The prematurely aged architecture of the HSPC population was not observed in two young adults (PD50308 aged 29 years and PD50307 aged 40 years) who received chemotherapy that caused substantial increases in mutation loads and was administered 2 years or less before sampling (Extended Data Fig. 8). It was also not observed in two further individuals who were treated with cyclophosphamide and oxaliplatin (PD44579 aged 63 years and PD47537 aged 61 years) and exhibited minimally increased mutation loads (Extended Data Fig. 9). Therefore, it is conceivable that multiple and/or prolonged chemotherapeutic exposures are required to generate the prematurely aged architecture. However, it is also possible that chemotherapy-engendered clonal expansions require decades to become detectable, as already demonstrated for clones under positive selection during normal aging24,38.

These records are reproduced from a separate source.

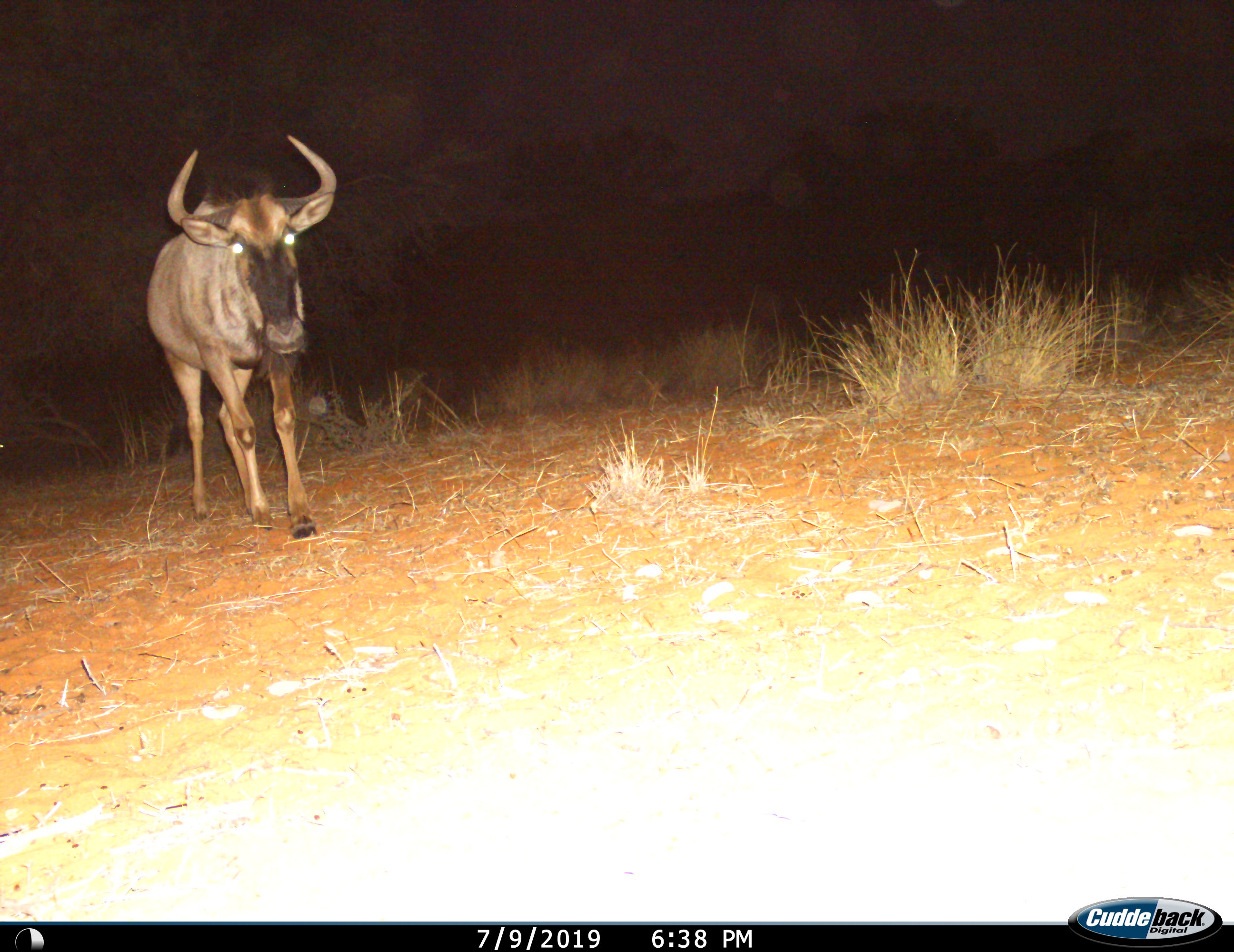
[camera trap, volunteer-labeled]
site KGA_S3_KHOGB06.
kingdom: Animalia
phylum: Chordata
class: Mammalia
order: Artiodactyla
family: Bovidae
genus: Connochaetes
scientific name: Connochaetes taurinus taurinus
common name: blue wildebeest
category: wildebeestblue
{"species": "wildebeestblue (blue wildebeest) (Connochaetes taurinus taurinus)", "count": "1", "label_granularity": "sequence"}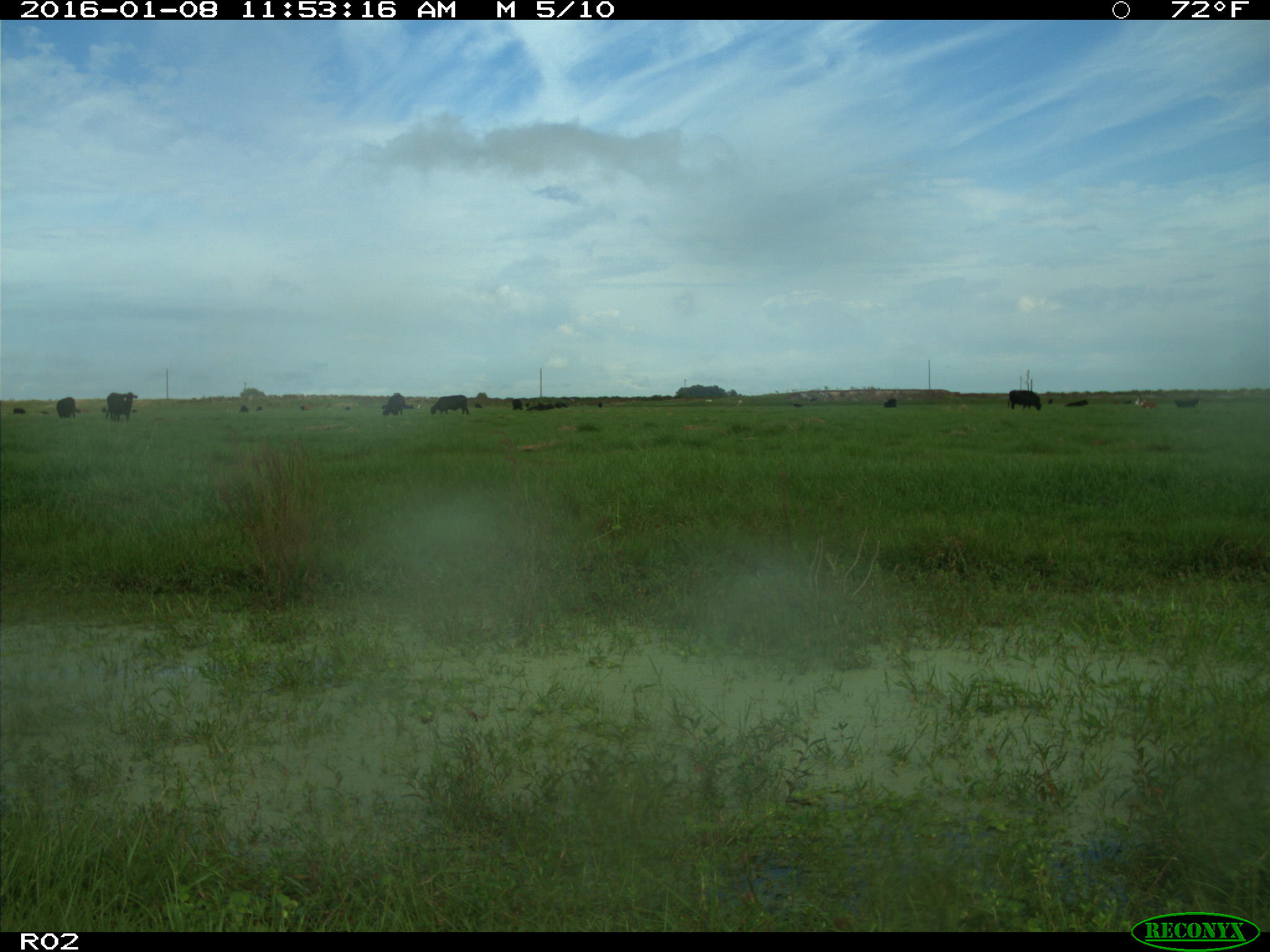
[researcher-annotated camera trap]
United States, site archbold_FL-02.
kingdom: Animalia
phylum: Chordata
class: Mammalia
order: Artiodactyla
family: Bovidae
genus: Bos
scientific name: Bos taurus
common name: domestic cow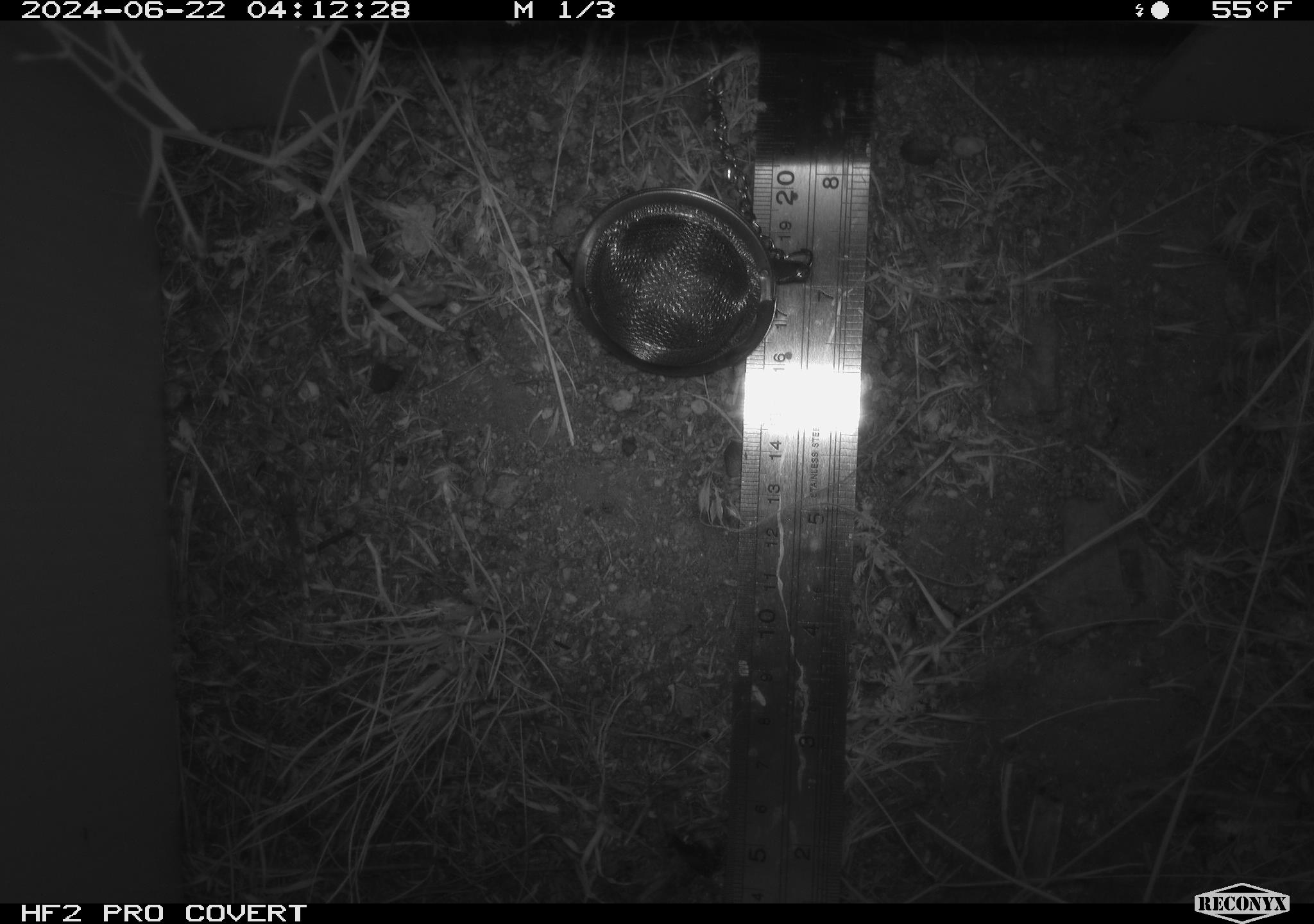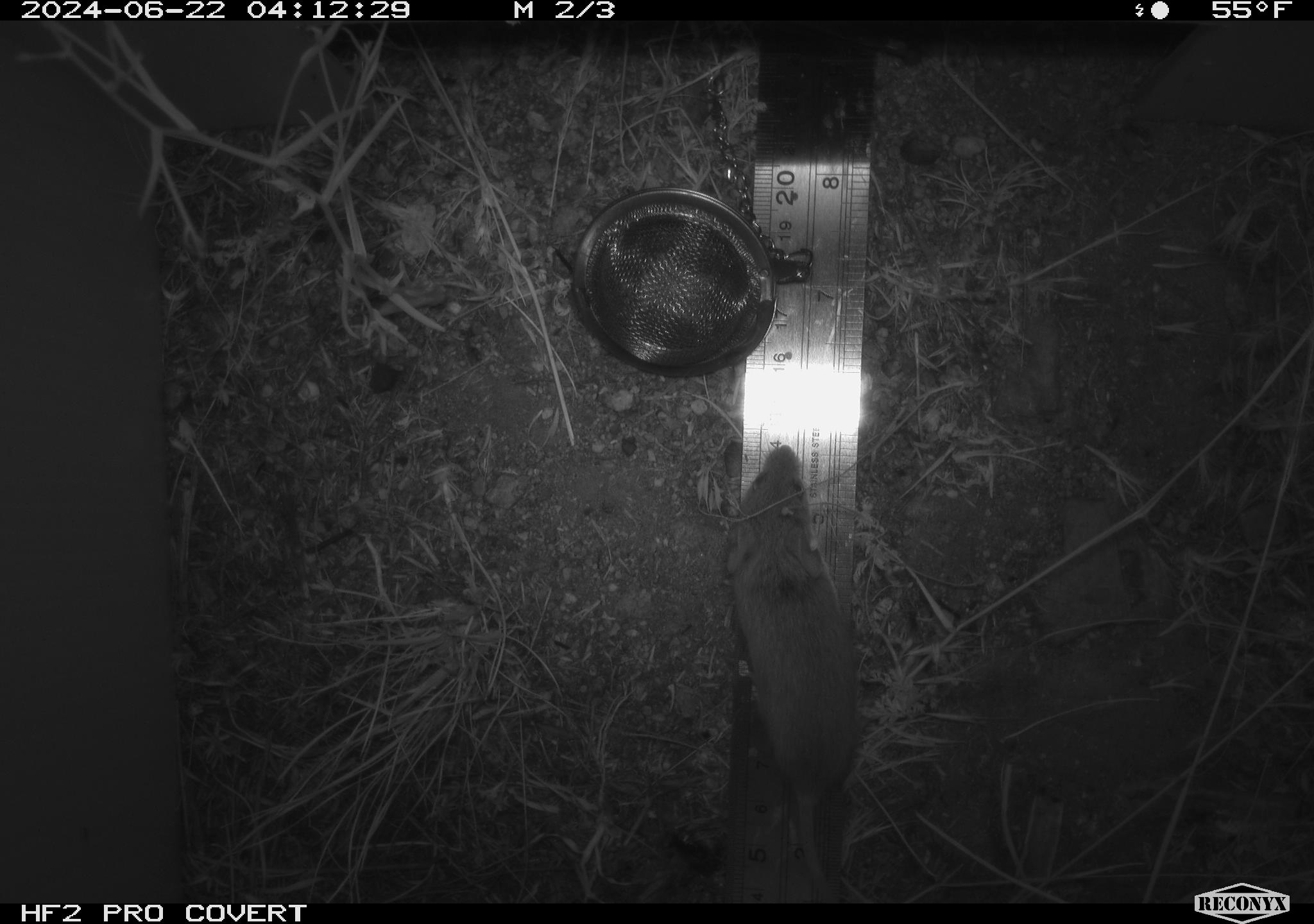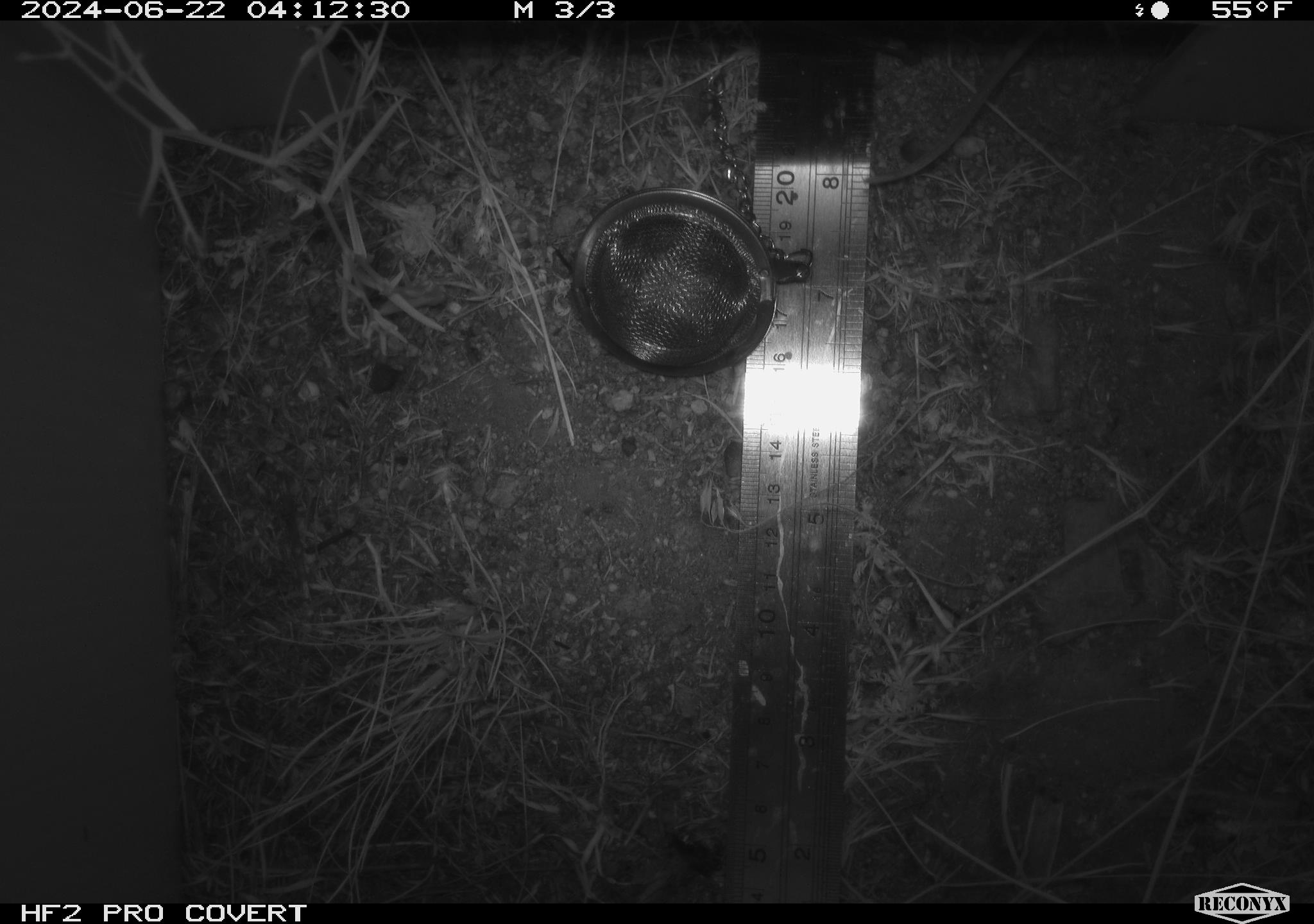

Changes in clonal architecture resulting from chemotherapy exposure are relevant for two reasons: first, PPM1D mutant clones may themselves reduce the regenerative ability of the bone marrow21,39, or the presence of PPM1D clones may simply be a marker of a more general state of reduced hematopoietic stem cell (HSC) function after chemotherapy. One may speculate that the presence of many such clones had a role in the development of cytopenias and infections in PD47703 following autograft treatment. Second, the selection of TP53 mutant clones confers a high risk of developing secondary myeloid malignancies, including AML as seen in PD37580, whose disease was treatment-refractory and carried biallelic TP53 mutations and a complex karyotype.